Protected: I Am SO Failing My Driving Test

Just finished my FIFTH driving lesson today and I am still sure that I will fail the practical driving test if I took it now.


“Fifth lesson only?”, you ask?

Please bear in mind that I’ve driven a car for over FIVE YEARS, and almost daily in the last three years of my undergraduate life – plus ZERO accidents with me behind the wheel. Smile

I passed my theory test and hazard perception test weeks ago, effortlessly. I was sure that I needed no more than 3-4 practical driving lessons and I’d be good to take on the practical driving test.

Boy, was I wrong.

Two weeks ago, before I started my lesson, I smugly told my instructor that I’d never driven in the UK but had many years’ experience driving in Malaysia. I confidently assured him I just needed a quick brushing up on the test manoeuvres and familiarising myself with the road conditions in London and that’s pretty much all. I also didn’t forget to boast that I passed my theory and hazard perception tests with very high scores. Hot smile

The instructor seemed impressed and told me that in that case I wouldn’t need more than seven or eight lessons before the test.

Seven or eight lessons LOL! I scoffed in my head as I adjusted the interior mirror. I’ll show him.

As I pulled out the instructor reminded me to use the signal lights. I checked the road: it was deserted. Nevertheless, I took his advice because I knew examiners would be very particular about small stuff like this.

I continued driving but as I was turning around a corner, the instructor told me that the way I turning the steering wheel was wrong. I was bewildered: how in the world do you turn a steering wheel WRONG!? You just turn!

Apparently neither of my hands should cross the 12 o’clock and 6 o’clock points of the steering wheel. He showed me the proper way to do it: I was supposed to hold both hands on either side of the wheel and do a rather stupid upward and downward sliding movement that I’d only seen bus drivers use. It looked like some kind of weird taichi move.

Plus, I was not supposed to let the power steering drift back to the straight position after turning and instead taichi it back!

Later, I stopped at a perfectly level junction waiting for some cars to pass before moving on. I dunno, like 6 seconds stop on a flat ground. My instructor said I had to engage the hand brake. … WHO THE HELL DOES THAT?!

I know… it’s to prevent the car from sliding back in case we stopped on a slope. But dude, if we did stop on a slope, I would have known! Even if we didn’t, my foot was on the brake pedal!! Baring teeth smile

Regardless, I courteously obliged.

Then I was approaching a red light and as usual I stepped on the clutch far before I reached it to – you know – in case the light changes, I’d be able to change gears quickly and zoom pass it. OR, if some bloody queue-jumping car wants to cut in in front of me, I’d be able to immediately engage 2nd gear and accelerate to block his selfish ass. All without wasting a friggin’ 0.5 second to move my foot onto the clutch and step on it! You know what I’m talking about right? Everybody does it!
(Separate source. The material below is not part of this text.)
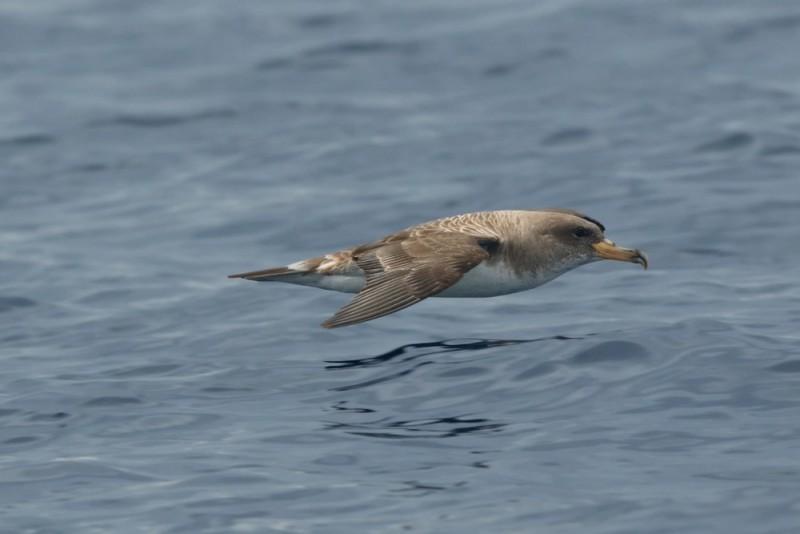 در مورد کبوتران دریایی مدیترانه ای چه میدانید ؟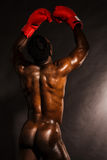 Back pose a naked african muscular male model Stock Images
Plus, it saves fuel when the clutch is disengaged! Less engine drag means you’re left with more momentum = less acceleration = save $$$! Rolling on the floor laughing


Apparently I had to slow down in high gear like a n00b (no ‘coasting’), give way to whichever asshole who’s trying to jump your queue, use the signal lights even if it is bloody obvious you’re on a left-turn lane, and depress the clutch only right before you stop.

And hand brake, man. Don’t forget the goddamn hand brake. Annoyed

Okay I know… All these are for the protection of transmission and gears, safety issues blah blah blah, and I can vaguely remember myself having to do all these many years ago when I was learning to drive in Malaysia. I swear they didn’t seem so annoying and stupid back then.
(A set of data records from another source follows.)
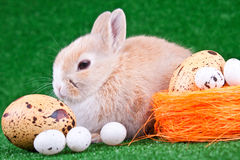 Rabbit and eggs Royalty Free Stock Photos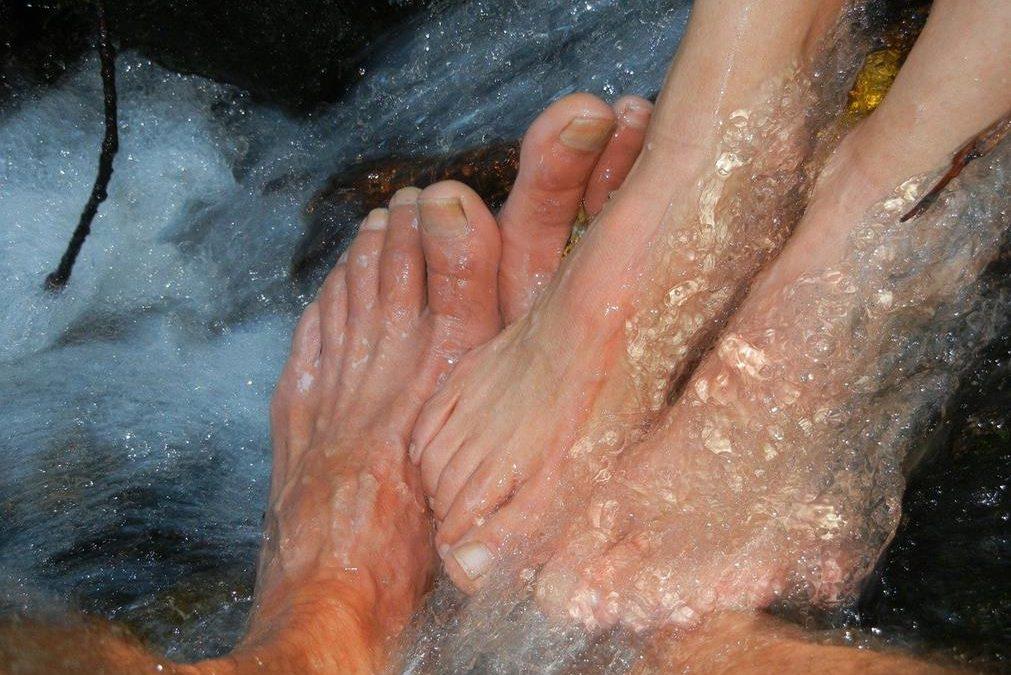 Comment nos mains ont longtemps été moins propres que nos pieds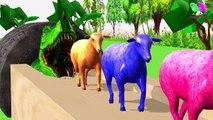Los animales de granja y sus crías se transforman en animales salvajes y sus crías parte 30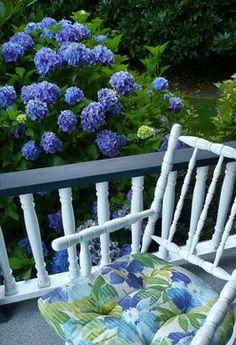 A blue garden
Anyway, everything got like ten times worse when I started practising the manoeuvres: three-point-turn, reversing around a corner, and parallel parking. These manoeuvres were supposed to be peanuts coz I’d been doing them for ages back in Malaysia, WITH PERFECTION.
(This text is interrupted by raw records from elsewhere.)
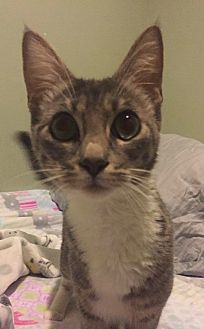 Domestic Shorthair Cat for adoption in Riverview, Florida - Lilo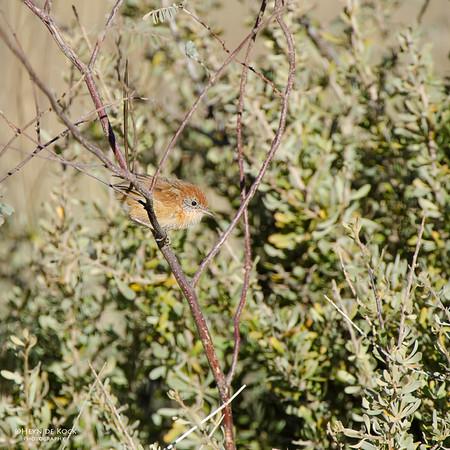 Rufous-crowned Emuwren, Santa Teresa Rd, NT, Aus, Jun 2012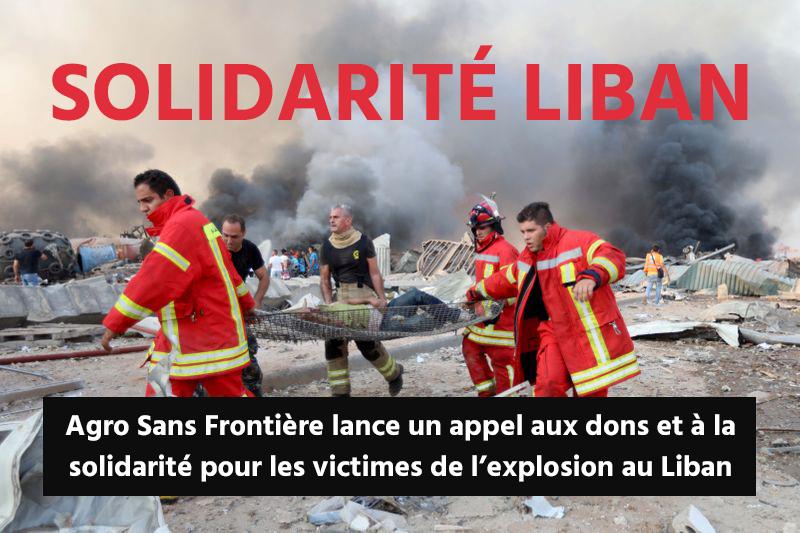 LIBAN - ASF lance un appel aux dons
But with the introduction of all those petty stuff that most drivers justifiably neglect, I found myself struggling just to perform a UK DSA-approved 3-point-turn.

All the mandatory signalling, keeping a precise distance from the curb, deliberately stretching my neck to show that I was checking the mirrors, and having to friggin’ engage the handbrake all the fking time (THREE times in a three-point-turn, imagine doing that in real city traffic) was absolutely driving me nuts.

And all this while we were just driving in sub-urban London. What will happen when we actually hit the city centre?

Observing my exasperated face, my instructor gently remarked: “Don’t worry, it’s always more difficult when you’ve had experience driving. The small habits just stick on.”

I thought back at how confident I had been at the beginning of the lessons and felt like a fool.

He however encouraged me by saying that my vehicle control skills were good and I just needed to weed out the bad habits and I’d be ready for the test.

I hope he’s right. Driving lessons are expensive and I’m so desperate to earn my driving license here and get over with this rubbish.